Molecular allergy diagnostics: interpretation of the results at the light of PM

The interpretation of SPD

SPD in general, does not require specific expertise for its interpretation. Indeed, when the testing of a single or a small number of components is required, it is clear, in the mind of the allergist, in which scenery these results will be used. For example, if a sensitization to tropomyosins is suspected, the evaluation of Der p 10, in a patient sensitized to mites, could explain the mite-shrimp syndrome recorded. In other word, sIgE to Der p 10 represent the molecular basis of the observed syndrome. On the contrary, if Der p 10 is negative and a sensitization to the extractive (whole) allergen of shrimps (or other foods expressing tropomyosins) has been observed, other molecular components of crustaceans, such as Pen m 2 (an arginine kinase) or Pen m 4 (a calcium binding protein) should be tested to detect a true sensitization to shrimp allergens. Similarly, if a sensitization to profilin is suspected in a patient sensitized to Phleum p., Phl p 7 should be assayed together with Phl p 1 and Phl p 5, two genuine grass components. The presence of IgE to Phl p 7 may explain several positivities observed in SPT and sIgE performed with allergen extracts, but should not modify the strategy for AIT. On the contrary, if Phl p 1 and Phl p 5 are negative and profilins are positive, AIT is not recommended, at least on the basis of the abovementioned reasons.

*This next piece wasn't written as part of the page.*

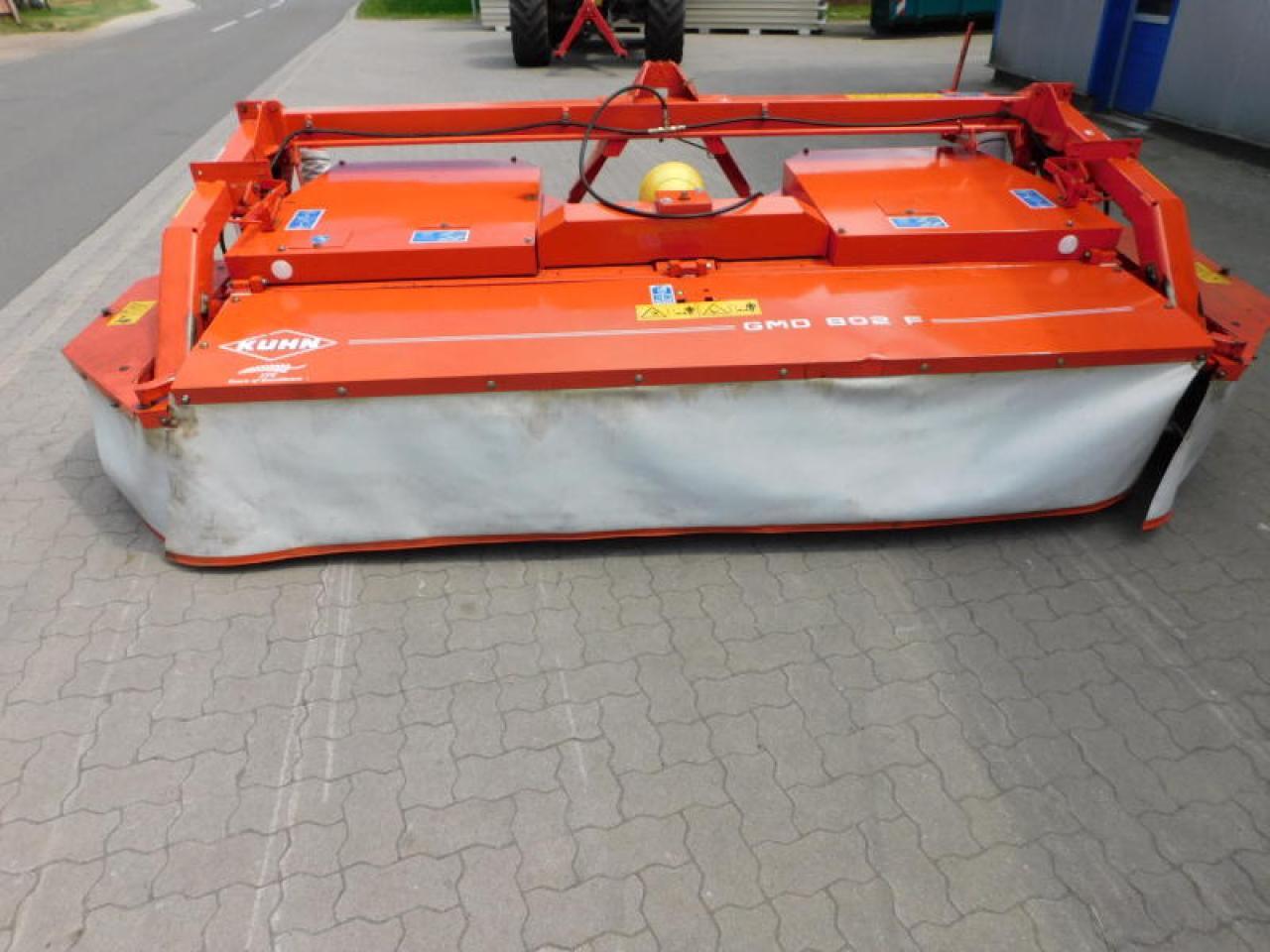 Kuhn GMD 802F-FF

The interpretation of MPD and ISAC

ISAC, being a microarray containing 112 different components which include inhalant, food, contact and hymenopter allergens as well as genuine or cross-reacting components, requires a certain expertize for its interpretation [14]. A general description of how to evaluate the whole result of an ISAC is given in the World Allergy Organization (WAO) consensus paper [12] and, in a greater detail, in the article describing the expert system Allergenius [16]. Briefly, the presence of IgE to cross-reacting components should be immediately evaluated, as well as the presence of IgE to genuine components. In both cases, the presence of IgE to potentially dangerous allergens should be immediately evaluated. Finally, the evaluation of the relationships between the patient’s clinical picture and the results of ISAC should be carefully evaluated. Indeed, in Authors’ experience, the relationships between the ISAC results and symptoms are normally observed, while discrepancies between clinics and the IgE repertoire are rare. Interestingly, these discrepancies should be considered as an opportunity to ask patient further questions in the attempt to evaluate whether ISAC had identified a sensitization that was not recorded during the collection of the patient’s history.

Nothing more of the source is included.